■ Goal of the exercise ■
Update the records below by replacing "paved road" with "asphalt street" wherever it occurs. Give them in full with everything else unchanged.

■ Records ■
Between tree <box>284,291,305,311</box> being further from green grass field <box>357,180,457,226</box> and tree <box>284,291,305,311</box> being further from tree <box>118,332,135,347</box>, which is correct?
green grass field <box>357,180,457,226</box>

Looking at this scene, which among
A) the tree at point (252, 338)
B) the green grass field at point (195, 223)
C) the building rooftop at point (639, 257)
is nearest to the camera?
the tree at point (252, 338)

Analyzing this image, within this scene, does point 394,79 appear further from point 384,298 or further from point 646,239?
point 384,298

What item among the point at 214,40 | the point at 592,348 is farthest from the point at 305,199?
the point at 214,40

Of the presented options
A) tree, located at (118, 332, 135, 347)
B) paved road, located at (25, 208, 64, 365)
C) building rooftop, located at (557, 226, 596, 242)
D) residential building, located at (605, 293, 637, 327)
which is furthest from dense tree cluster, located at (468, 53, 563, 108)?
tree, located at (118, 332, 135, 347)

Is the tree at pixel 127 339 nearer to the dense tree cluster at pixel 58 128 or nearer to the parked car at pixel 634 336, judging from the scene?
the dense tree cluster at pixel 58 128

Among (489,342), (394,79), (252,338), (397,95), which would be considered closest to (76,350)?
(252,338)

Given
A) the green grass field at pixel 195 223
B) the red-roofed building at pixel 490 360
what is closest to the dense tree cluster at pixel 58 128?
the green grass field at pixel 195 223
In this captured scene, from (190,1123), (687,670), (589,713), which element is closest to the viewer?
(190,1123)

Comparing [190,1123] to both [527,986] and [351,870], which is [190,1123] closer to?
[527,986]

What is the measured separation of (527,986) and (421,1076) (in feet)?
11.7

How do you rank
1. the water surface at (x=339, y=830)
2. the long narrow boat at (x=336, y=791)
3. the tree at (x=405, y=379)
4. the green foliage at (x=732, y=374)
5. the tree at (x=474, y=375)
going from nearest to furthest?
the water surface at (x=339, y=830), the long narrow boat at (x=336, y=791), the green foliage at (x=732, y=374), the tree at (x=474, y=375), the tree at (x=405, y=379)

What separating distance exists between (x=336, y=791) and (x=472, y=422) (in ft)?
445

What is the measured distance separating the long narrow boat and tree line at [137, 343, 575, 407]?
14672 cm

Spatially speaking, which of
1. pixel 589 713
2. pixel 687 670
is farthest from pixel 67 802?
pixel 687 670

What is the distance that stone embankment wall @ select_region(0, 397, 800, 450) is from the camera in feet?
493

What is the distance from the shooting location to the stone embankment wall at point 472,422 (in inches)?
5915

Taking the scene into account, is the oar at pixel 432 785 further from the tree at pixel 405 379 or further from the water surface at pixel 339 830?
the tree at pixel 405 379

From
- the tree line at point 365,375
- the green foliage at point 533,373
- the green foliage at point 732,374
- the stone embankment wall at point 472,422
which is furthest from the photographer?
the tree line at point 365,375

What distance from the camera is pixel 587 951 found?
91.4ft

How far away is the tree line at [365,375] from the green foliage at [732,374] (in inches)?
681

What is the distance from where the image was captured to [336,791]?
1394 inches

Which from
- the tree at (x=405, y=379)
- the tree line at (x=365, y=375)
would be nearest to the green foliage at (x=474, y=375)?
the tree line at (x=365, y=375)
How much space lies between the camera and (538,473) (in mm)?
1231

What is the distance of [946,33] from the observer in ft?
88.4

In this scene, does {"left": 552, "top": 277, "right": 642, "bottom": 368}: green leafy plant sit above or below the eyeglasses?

■ Solution to this exercise ■
Between tree <box>284,291,305,311</box> being further from green grass field <box>357,180,457,226</box> and tree <box>284,291,305,311</box> being further from tree <box>118,332,135,347</box>, which is correct?
green grass field <box>357,180,457,226</box>

Looking at this scene, which among
A) the tree at point (252, 338)
B) the green grass field at point (195, 223)
C) the building rooftop at point (639, 257)
is nearest to the camera?
the tree at point (252, 338)

Analyzing this image, within this scene, does point 394,79 appear further from point 384,298 or further from point 646,239?
point 384,298

What item among the point at 214,40 | the point at 592,348 is farthest from the point at 305,199?
the point at 214,40

Of the presented options
A) tree, located at (118, 332, 135, 347)
B) asphalt street, located at (25, 208, 64, 365)
C) building rooftop, located at (557, 226, 596, 242)
D) residential building, located at (605, 293, 637, 327)
which is furthest from dense tree cluster, located at (468, 53, 563, 108)?
tree, located at (118, 332, 135, 347)

Is the tree at pixel 127 339 nearer to the dense tree cluster at pixel 58 128 or nearer to the parked car at pixel 634 336, judging from the scene?
the dense tree cluster at pixel 58 128

Among (489,342), (394,79), (252,338), (397,95), which would be considered closest to (76,350)?
(252,338)

Given
A) the green grass field at pixel 195 223
B) the red-roofed building at pixel 490 360
what is closest to the dense tree cluster at pixel 58 128?
the green grass field at pixel 195 223
In this captured scene, from (190,1123), (687,670), (589,713), which element is closest to the viewer?
(190,1123)

Comparing [190,1123] to both [527,986] and [351,870], which is [190,1123] closer to?
[527,986]

What is the measured separation of (527,986) and (421,1076) (in feet)?
11.7

How do you rank
1. the water surface at (x=339, y=830)
2. the long narrow boat at (x=336, y=791)
3. the tree at (x=405, y=379)
4. the green foliage at (x=732, y=374)
5. the tree at (x=474, y=375)
going from nearest to furthest?
the water surface at (x=339, y=830), the long narrow boat at (x=336, y=791), the green foliage at (x=732, y=374), the tree at (x=474, y=375), the tree at (x=405, y=379)

What separating distance exists between (x=336, y=791) and (x=472, y=422) (in ft)?
445

What is the measured distance separating the long narrow boat and tree line at [137, 343, 575, 407]?
14672 cm

Spatially speaking, which of
1. pixel 589 713
2. pixel 687 670
is farthest from pixel 67 802?
pixel 687 670

What is the distance that stone embankment wall @ select_region(0, 397, 800, 450) is from the camera in feet?
493

What is the distance from the shooting location to the stone embankment wall at point 472,422 (in inches)?
5915

Taking the scene into account, is the oar at pixel 432 785 further from the tree at pixel 405 379 or further from the water surface at pixel 339 830?
the tree at pixel 405 379

From
- the tree line at point 365,375
- the green foliage at point 533,373
- the green foliage at point 732,374
- the stone embankment wall at point 472,422
which is furthest from the photographer?
the tree line at point 365,375

What distance from the camera is pixel 587 951 found?
91.4ft

How far away is the tree line at [365,375] from the green foliage at [732,374] (in inches)?
681

What is the distance from where the image was captured to [336,791]?
1394 inches

Which from
- the tree at (x=405, y=379)
- the tree line at (x=365, y=375)
would be nearest to the green foliage at (x=474, y=375)?
the tree line at (x=365, y=375)
How much space lies between the camera and (538,473) (in mm)?
1231

What is the distance of [946,33] from the observer in ft?
88.4

In this scene, does {"left": 552, "top": 277, "right": 642, "bottom": 368}: green leafy plant sit above or below the eyeglasses?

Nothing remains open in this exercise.